**Supplied passage**
<<<<

We're only a month into 2016 and it's already shaping up to be another lively year for enterprise developers. Mobile, cloud, DevOps, IoT, microservices, the API economy, cognitive computing, virtual reality -- all are reshaping organizations in fundamental ways, and it looks like devs are going to have a large role to play in that change.

Analyst Clive Howard, who keeps an eye on the mobile and IoT space for UK-based Creative Intellect Consulting, expects 2016 to be the year most companies figure out what all this stuff actually means for their businesses. Projects that have hovered mostly around the edges will find their way into the heart of the enterprise, and a few -- IoT, cognitive computing and cloud -- will mature as a "progressive few" organizations "begin to shape them into exciting new products that will start to appear in 2016 but really emerge in 2017+," he said.

Howard also expects IoT to continue to pull in developers, both consumer and enterprise, with the action heating up on the enterprise side. Mobile B2B and B2E (Business to Employee) will grow significantly, he said, which means and more developers within organizations will be involved in mobile—which means lots of people are going to have to buff up their skill sets.

Meanwhile, non-developers are likely to be more involved in enterprise development, Howard predicts, via so-called low-code tools and services. Given the current skills shortage, it's likely that companies will create strategies that embrace these non-developers, he said.

The coming year will not, however, see the hype around connected cars and wearables live up to the reality, he said. "I think there will be little activity [around connected cars] outside of those already involved in the car industry," he said. "Cars are probably heading to the top of the hype bubble. And wearables will go nowhere in 2016, certainly in terms of the consumer. Industrial use cases may see some interesting developments, but not at significant scale."

>>>>

**Supplied information**

<<<<

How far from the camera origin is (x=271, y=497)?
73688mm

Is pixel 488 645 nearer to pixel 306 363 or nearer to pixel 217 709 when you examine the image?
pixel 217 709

>>>>

**Exercise description**
Please translate this sentence from the passage on enterprise developers in 2016 into Spanish: "Given the current skills shortage, it's likely that companies will create strategies that embrace these non-developers, he said."

**Correct response**
Dada la actual escasez de habilidades, es probable que las empresas creen estrategias que integren a estas personas que no son desarrolladores, dijo.